Tum Mile Toh Lamhein Tham Gaye
Tum Mile Toh Sare Gum Gaye
Tum Mile Toh Muskurana Aa Gaya
Tum Mile Toh Jadoo Chaa Gaya
Tum Mile Toh Jeena Aa Gaya
Tum Mile Toh Mene Paya Hai Khuda
Tujh Mein Kirana Dikhe
Dil Ko Sahara Dikhe
Aa Mere Dhadkan Tham Le
Teri Taraf Hi Mude
Yeh Saas Tujhse Jude
Har Pal Yeh Tera Naam Le
Tum Mile Toh Abb Kya Hai Kami
Tum Mile Toh Duniya Mil Gai
Tum Mile Toh Mil Gaya Aasra
Tum Mile Toh Jadoo Chaa Gaya
Tum Mile Toh Jeena Aa Gaya
Tum Mile Toh Mene Paya Hai Khuda
Din Mere Tujhse Chale
Raatein Bhi Tujhse Dhale
Hai Waqt Tere Haath Mein
Tu Hi Shehar Hai Mera
Tujh Mein Hi Ghar Hai Mera
Rehta Hai Tere Saath Mein
Tum Mile Toh Mil Gaya Humsafar
Tum Mile Toh Khud Ki Hai Khabar
Tum Mile Toh Ristha Sa Ban Gaya
Tum Mile Toh Jadoo Chaa Gaya
Tum Mile Toh Jeena Aa Gaya
Tum Mile Toh Mene Paya Hai Khuda
Din Mere Tujhse Chale
Raatein Bhi Tujhse Dhale
Hai Waqt Tere Haath Mein
Hooo Tu Hi Shehar Hai Mera
Tujh Mein Hi Ghar Hai Mera
Rehta Hai Tere Saath Mein
I saw her after my song, she had a very calm smile on her face with a very astonished eyes filled with happy tears.
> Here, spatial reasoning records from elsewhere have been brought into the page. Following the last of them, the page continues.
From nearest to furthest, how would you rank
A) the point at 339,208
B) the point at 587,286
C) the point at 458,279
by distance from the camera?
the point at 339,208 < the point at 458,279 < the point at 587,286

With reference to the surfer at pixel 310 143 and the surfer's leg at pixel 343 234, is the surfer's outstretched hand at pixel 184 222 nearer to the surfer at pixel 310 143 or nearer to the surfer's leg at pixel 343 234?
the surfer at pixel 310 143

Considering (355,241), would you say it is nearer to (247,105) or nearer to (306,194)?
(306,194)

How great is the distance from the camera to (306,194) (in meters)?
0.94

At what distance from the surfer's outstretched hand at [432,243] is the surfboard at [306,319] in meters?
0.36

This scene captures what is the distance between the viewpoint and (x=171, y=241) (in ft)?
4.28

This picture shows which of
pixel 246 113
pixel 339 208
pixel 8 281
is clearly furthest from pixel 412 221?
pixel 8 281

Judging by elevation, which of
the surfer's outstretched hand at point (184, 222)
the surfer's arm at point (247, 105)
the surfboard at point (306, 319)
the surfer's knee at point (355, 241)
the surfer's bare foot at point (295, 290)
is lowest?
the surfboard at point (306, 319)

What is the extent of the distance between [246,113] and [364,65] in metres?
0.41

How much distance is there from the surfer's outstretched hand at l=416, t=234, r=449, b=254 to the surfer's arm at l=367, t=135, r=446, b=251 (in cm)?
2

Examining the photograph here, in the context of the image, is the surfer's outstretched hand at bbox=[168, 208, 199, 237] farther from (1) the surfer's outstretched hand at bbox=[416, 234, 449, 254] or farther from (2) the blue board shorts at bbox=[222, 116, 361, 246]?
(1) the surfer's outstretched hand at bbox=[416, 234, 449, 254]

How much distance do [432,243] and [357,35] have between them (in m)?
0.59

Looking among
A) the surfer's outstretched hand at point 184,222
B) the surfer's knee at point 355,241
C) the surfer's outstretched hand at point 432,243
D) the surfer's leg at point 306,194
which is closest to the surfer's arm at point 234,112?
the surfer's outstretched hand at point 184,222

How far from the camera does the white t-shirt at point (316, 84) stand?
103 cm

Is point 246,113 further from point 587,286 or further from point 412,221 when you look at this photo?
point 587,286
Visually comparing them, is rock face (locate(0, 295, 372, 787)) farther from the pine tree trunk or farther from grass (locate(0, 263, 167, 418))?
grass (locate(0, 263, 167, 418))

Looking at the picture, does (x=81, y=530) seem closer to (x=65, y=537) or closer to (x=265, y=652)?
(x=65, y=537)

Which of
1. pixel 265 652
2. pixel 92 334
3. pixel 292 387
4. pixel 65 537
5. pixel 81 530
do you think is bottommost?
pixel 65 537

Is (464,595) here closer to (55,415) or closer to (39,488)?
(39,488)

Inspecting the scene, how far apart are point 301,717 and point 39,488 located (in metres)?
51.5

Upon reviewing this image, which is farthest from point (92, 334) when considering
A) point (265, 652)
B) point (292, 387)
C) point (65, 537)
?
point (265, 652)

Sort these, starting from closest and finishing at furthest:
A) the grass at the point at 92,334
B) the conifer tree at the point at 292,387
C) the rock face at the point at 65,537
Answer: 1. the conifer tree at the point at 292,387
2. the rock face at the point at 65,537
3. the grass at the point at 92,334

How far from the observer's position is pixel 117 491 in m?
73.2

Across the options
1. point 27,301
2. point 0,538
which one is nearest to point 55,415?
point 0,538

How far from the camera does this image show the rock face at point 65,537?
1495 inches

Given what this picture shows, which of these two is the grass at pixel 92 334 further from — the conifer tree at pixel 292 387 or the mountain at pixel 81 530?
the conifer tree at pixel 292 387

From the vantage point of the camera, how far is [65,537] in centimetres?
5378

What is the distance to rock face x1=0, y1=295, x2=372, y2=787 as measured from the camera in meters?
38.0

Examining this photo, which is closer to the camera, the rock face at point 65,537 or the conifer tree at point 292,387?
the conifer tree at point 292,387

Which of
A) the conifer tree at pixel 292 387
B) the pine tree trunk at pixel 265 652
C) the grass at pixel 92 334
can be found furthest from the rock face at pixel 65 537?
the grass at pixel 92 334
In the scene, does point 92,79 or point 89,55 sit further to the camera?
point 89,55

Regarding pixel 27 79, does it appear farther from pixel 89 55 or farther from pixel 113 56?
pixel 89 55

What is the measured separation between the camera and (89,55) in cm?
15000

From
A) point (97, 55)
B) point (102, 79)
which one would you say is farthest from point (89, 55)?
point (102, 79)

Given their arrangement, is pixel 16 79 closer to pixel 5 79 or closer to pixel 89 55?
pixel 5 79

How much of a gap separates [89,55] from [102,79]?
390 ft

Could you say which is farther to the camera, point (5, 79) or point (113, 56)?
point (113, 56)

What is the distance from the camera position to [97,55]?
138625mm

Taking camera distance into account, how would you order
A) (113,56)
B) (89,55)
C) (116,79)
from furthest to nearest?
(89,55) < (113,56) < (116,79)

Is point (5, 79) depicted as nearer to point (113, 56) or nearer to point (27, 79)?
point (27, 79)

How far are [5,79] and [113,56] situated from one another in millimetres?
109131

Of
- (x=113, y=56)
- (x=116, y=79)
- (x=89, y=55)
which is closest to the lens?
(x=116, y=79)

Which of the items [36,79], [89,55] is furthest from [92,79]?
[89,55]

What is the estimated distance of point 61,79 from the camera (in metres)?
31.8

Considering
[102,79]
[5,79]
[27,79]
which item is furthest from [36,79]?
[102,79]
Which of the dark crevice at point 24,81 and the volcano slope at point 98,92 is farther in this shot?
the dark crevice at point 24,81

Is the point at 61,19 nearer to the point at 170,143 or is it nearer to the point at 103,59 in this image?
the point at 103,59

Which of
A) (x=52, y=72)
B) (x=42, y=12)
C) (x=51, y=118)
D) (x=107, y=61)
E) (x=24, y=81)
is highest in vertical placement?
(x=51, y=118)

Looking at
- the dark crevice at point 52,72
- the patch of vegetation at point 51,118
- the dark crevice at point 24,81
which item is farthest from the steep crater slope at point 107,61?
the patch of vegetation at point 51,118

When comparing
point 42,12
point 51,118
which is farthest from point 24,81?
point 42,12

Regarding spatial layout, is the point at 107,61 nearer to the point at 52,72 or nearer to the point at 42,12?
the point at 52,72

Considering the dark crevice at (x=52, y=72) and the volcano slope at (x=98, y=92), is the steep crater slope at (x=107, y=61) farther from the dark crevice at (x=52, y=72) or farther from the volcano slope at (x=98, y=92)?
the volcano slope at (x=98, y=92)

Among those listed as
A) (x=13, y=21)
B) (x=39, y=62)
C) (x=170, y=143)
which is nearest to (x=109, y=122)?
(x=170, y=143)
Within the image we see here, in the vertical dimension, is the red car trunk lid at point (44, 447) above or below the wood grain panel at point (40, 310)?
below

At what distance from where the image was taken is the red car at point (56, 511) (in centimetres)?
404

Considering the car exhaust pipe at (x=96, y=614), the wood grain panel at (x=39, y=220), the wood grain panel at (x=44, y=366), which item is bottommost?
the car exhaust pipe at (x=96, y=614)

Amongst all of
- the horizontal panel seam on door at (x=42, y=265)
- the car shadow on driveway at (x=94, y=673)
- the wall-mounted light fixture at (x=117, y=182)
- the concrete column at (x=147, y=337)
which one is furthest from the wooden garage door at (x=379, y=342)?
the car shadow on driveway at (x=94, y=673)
I opened my arms to her, she came running to me and kissed my cheeks. I saw her crying like never before, she just cried and I let her cry, I reasoned my parents and sister that she misses her parents. She snuggled into me more and patted her mumbling It's okay though my eyes teared up. May be my tears touched her, she just brushed me away staring angrily at me. I understood, I told I will be strong enough and I cried. Huh... She went to my mom and hugged her , when I heard her say
"Can I sleep with you today Maa.." and Gave me a teasing smile. Huh.. she just punished me. My mother happily accepted her, my sister joined them too, I kept on looking at her, trying to convey that I will leave you for this.
My Father came behind patting me, saying
"Sometimes these distances increases closeness" I genuinely smiled taking that in a different perspective altogether. May be she also needed some time to process everything that happened, because today our chemistry changed for ever. With that i took a look at them gossiping, mumbled a Goodnight which I am sure it reached her and left to my room. where I found three little devils who was told by their Mami to fill in for her.